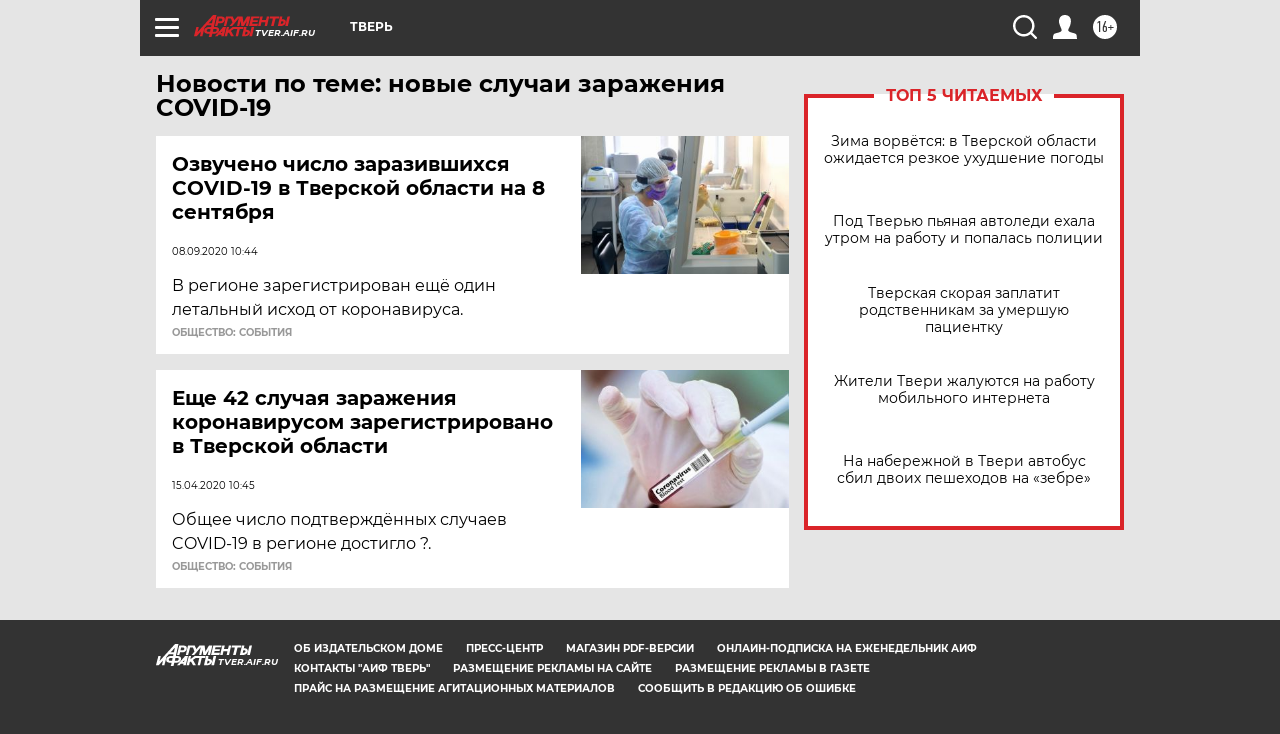

--- FILE ---
content_type: text/html
request_url: https://tns-counter.ru/nc01a**R%3Eundefined*aif_ru/ru/UTF-8/tmsec=aif_ru/572727396***
body_size: -72
content:
449F793D693B11E2X1765478882:449F793D693B11E2X1765478882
####################
Would you please print out all the records above exactly, minus any pictures?

Exercise output:
--- FILE ---
content_type: text/html
request_url: https://tns-counter.ru/nc01a**R%3Eundefined*aif_ru/ru/UTF-8/tmsec=aif_ru/572727396***
body_size: -72
content:
449F793D693B11E2X1765478882:449F793D693B11E2X1765478882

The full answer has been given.